ZeroKey does not trust the server. All encryption happens completely locally inside your browser's memory using the native Web Crypto API before a single byte of data is transmitted over the network.

  • Key Derivation (PBKDF2): If a PIN is provided, it is combined with a cryptographically secure random 16-byte salt and hashed 100,000 times using the SHA-256 algorithm. This intentional computational delay thwarts brute-force attacks.
  • Encryption Standard (AES-256-GCM): Your text and converted media buffers are encrypted using the Advanced Encryption Standard with a 256-bit key. We specifically use Galois/Counter Mode (GCM) because it provides Authenticated Encryption. If an attacker alters even a single bit of the encrypted blob in transit, the decryption will automatically fail.

2. Distributed Cloud Storage

Once the data is scrambled into high-entropy, unreadable ciphertext, it is transmitted via TLS 1.3 to our backend infrastructure powered by Supabase. We separate the text and media to optimize performance and security:

  • Text & Metadata (PostgreSQL): The Base64 encrypted text string, the Initialization Vector (IV), and the salt are stored in a strict row-level-secured PostgreSQL database.
  • Media Blobs (Object Storage): Images and files (up to 2MB) are uploaded to a locked Storage Bucket. The database only holds a reference path to this bucket. Because the file was encrypted on the client side, the server only sees a meaningless application/octet-stream blob.

3. The URL Hash Exploit

The biggest challenge in end-to-end encryption is sharing the key. ZeroKey uses a standard web architecture feature to achieve this securely. A generated link looks like this:

https://zerokey.vercel.app/view?id=uuid-string&salt=base64#SECRET_KEY_DATA

The Fragment Identifier (anything following the #) is designed to jump to sections on a webpage. Because of this, standard web browsers never transmit the fragment to the server. The decryption key effectively hitches a ride on the URL but drops off before the HTTP request hits our backend, ensuring a true Zero-Knowledge pipeline.

4. Bot-Shields & Geofencing

Before decryption can even be attempted, the recipient must pass localized security checkpoints:

  • Anti-Bot WebAuthn: Social media apps (like WhatsApp or Slack) automatically scan links to generate previews. To prevent these bots from triggering the "burn" sequence, ZeroKey requires physical human interaction and invokes the device's native WebAuthn (FaceID/Fingerprint) hardware.
  • GPS Radius Locking: If enabled, the sender's coordinates are encrypted within the payload. The recipient's browser calculates the Haversine distance locally. If the recipient is outside the 50-meter radius, the payload immediately self-destructs without decrypting.

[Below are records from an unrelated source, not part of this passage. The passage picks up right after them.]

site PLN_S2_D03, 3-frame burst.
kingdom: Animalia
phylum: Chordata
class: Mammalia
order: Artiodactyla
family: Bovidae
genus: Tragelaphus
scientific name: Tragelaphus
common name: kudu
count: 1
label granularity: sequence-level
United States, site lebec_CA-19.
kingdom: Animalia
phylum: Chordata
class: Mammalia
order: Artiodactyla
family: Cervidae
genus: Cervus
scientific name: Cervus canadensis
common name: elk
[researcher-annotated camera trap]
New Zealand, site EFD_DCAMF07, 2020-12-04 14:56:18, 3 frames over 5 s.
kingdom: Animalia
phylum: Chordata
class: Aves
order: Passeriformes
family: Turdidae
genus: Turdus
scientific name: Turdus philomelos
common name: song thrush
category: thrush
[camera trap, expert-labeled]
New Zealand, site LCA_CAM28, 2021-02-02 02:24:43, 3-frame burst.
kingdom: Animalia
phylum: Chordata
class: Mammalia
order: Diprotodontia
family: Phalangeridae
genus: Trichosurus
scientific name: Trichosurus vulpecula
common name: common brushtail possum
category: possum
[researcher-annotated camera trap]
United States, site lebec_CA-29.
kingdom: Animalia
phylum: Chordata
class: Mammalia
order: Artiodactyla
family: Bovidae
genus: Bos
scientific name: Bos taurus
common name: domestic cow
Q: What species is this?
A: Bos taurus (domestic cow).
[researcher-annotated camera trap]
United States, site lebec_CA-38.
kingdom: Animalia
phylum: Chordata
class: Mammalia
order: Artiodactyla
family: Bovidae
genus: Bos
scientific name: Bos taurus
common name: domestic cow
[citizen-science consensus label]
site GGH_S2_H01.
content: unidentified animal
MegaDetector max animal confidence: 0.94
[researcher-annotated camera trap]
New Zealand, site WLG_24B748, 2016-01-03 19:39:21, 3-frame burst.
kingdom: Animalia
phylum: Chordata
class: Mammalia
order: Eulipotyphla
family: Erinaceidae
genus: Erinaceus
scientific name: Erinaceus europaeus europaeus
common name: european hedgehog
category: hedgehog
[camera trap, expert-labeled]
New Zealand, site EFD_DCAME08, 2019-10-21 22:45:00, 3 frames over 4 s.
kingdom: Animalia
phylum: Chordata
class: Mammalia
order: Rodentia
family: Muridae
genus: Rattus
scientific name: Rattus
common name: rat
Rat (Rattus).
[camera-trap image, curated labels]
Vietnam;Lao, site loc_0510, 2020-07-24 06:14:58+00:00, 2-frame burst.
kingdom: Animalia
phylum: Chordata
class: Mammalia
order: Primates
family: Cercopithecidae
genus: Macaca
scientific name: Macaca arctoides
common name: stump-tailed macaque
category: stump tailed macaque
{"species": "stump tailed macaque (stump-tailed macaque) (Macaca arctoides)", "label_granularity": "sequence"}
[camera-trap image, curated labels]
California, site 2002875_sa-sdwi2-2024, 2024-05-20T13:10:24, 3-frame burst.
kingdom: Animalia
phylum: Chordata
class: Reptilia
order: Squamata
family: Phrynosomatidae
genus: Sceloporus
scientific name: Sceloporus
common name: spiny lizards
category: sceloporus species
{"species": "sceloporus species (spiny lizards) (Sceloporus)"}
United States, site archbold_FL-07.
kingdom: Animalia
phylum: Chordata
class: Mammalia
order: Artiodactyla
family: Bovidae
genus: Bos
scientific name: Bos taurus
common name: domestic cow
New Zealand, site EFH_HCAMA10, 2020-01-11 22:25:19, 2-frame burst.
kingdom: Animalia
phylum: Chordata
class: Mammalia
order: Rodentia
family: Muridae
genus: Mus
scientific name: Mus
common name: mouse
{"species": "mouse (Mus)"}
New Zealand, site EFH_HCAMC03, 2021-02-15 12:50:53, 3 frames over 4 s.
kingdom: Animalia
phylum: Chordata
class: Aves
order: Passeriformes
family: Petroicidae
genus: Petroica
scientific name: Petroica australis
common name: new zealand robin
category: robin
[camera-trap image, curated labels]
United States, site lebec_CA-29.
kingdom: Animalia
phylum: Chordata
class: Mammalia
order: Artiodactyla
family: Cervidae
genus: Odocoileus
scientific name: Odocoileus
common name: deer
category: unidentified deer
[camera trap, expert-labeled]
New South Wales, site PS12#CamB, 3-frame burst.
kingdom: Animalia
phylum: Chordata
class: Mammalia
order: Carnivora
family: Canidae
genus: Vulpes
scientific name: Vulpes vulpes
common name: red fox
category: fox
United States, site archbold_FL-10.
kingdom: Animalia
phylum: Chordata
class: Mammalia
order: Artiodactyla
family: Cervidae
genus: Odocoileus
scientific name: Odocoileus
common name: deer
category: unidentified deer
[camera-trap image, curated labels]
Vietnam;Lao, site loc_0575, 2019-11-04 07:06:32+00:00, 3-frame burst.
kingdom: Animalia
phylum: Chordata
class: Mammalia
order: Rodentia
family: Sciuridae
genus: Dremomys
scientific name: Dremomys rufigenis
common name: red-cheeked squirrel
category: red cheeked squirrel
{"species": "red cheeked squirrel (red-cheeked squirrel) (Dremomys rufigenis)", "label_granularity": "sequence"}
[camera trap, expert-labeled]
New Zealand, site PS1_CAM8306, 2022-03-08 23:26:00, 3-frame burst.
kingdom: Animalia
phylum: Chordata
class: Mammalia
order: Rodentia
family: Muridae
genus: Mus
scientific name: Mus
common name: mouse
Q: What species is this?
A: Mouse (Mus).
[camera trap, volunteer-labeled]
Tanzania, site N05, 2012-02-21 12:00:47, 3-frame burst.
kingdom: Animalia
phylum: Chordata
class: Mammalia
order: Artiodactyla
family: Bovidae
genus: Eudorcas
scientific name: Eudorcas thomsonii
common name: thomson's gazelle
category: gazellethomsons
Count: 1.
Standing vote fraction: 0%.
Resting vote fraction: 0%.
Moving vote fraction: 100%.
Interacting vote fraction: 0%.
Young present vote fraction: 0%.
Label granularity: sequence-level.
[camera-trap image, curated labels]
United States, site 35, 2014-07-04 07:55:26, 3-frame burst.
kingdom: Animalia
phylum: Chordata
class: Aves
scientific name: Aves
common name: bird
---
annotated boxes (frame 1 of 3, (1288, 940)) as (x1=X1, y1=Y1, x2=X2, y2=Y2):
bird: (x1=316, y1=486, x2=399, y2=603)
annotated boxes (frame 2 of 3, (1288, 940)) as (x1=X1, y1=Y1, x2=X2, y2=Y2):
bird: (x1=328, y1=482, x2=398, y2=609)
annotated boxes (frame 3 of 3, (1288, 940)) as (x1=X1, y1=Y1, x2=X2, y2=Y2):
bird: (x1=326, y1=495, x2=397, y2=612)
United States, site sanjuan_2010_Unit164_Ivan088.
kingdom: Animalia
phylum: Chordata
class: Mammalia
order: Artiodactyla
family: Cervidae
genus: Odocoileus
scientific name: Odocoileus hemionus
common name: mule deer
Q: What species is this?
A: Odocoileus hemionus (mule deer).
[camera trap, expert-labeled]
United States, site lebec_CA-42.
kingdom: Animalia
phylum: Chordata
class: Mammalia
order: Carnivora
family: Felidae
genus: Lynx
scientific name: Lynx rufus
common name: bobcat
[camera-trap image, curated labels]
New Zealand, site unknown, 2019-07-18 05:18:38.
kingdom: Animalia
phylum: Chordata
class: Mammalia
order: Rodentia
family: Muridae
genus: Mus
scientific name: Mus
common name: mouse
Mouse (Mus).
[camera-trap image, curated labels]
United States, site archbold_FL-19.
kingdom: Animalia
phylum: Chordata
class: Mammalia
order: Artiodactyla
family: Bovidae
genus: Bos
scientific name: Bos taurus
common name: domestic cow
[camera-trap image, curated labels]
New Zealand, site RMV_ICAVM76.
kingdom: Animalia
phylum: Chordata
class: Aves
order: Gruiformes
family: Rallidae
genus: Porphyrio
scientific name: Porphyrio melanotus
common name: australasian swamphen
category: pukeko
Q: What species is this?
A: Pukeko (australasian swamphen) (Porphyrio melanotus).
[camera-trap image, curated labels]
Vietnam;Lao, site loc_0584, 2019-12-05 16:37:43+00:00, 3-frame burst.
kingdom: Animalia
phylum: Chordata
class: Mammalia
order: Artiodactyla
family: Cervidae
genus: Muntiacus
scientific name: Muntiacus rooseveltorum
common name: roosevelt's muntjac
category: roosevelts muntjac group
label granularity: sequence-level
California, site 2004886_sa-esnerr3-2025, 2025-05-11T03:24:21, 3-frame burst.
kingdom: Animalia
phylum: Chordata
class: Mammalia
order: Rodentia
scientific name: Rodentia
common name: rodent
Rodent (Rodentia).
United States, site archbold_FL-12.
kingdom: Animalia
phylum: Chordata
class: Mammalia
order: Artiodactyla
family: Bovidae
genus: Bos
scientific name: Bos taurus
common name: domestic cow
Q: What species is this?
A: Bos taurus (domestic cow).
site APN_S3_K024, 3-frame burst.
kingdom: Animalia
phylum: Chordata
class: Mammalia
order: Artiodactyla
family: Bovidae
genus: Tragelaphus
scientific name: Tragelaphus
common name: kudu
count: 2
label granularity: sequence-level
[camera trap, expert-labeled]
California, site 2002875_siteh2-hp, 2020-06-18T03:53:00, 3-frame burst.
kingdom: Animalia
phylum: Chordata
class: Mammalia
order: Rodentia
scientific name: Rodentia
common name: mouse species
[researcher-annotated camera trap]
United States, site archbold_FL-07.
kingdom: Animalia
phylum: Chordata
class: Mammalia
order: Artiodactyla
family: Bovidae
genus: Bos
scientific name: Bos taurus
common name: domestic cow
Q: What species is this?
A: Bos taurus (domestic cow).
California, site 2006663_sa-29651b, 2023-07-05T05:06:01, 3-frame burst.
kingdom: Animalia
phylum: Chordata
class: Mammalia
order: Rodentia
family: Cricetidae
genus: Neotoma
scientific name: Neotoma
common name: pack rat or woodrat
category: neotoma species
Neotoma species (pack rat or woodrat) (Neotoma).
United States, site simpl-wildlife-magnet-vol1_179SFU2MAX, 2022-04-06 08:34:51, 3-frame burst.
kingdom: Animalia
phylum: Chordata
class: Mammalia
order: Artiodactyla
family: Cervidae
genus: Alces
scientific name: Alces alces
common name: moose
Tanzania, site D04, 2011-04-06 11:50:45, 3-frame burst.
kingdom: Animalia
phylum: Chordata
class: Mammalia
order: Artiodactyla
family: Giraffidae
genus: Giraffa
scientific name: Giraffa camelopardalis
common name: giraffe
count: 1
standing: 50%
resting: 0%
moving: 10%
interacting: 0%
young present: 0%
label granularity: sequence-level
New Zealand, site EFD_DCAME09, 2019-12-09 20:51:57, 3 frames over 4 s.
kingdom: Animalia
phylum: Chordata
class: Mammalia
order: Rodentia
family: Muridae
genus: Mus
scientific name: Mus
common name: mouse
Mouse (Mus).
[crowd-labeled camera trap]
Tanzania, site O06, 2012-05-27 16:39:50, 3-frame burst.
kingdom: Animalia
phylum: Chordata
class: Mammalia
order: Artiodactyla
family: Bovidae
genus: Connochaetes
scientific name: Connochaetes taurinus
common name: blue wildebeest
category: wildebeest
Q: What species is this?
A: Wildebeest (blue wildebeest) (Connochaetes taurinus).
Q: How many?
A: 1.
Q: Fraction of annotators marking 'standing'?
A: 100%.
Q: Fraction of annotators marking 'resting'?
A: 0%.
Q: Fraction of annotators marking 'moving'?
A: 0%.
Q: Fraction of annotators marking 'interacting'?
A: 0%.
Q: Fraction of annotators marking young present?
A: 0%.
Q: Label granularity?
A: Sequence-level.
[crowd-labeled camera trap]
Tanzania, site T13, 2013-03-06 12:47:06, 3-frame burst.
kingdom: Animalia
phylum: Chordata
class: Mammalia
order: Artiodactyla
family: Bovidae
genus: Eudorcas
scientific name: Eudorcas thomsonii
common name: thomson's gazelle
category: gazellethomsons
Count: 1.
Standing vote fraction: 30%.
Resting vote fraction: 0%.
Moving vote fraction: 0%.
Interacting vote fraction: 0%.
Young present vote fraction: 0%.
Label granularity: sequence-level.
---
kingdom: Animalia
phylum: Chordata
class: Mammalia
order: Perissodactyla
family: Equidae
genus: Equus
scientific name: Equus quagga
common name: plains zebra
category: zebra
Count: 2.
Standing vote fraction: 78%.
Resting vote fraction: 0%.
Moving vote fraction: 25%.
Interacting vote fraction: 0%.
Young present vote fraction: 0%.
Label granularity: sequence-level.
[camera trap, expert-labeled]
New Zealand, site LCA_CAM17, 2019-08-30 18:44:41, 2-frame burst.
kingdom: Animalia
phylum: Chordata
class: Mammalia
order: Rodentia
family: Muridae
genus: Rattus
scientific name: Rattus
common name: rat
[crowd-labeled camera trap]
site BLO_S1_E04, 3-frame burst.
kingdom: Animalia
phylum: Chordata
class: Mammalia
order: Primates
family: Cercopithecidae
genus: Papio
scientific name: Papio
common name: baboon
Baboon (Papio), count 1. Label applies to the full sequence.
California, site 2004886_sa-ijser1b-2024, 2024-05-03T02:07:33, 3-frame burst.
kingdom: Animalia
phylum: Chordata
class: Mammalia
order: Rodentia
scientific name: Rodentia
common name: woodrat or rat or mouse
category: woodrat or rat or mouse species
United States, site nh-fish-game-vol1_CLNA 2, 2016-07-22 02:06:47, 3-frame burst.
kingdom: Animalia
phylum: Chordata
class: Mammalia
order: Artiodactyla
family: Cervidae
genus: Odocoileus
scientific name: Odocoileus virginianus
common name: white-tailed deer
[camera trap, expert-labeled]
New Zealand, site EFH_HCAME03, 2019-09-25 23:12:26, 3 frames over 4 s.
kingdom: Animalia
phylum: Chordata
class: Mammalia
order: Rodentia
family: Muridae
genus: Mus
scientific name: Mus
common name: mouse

5. Volatile Memory & Destruction

ZeroKey is designed to exist strictly in volatile memory (RAM). When media is decrypted, we use URL.createObjectURL() to render the image directly from RAM, ensuring it is never cached or written to the device's physical hard drive.

The exact millisecond the data is successfully fetched, the API executes a permanent DELETE command on the PostgreSQL row and a REMOVE command on the Storage bucket. After 30 seconds, the local ObjectURL is revoked, and the browser's garbage collector wipes the payload from local memory. It is gone forever.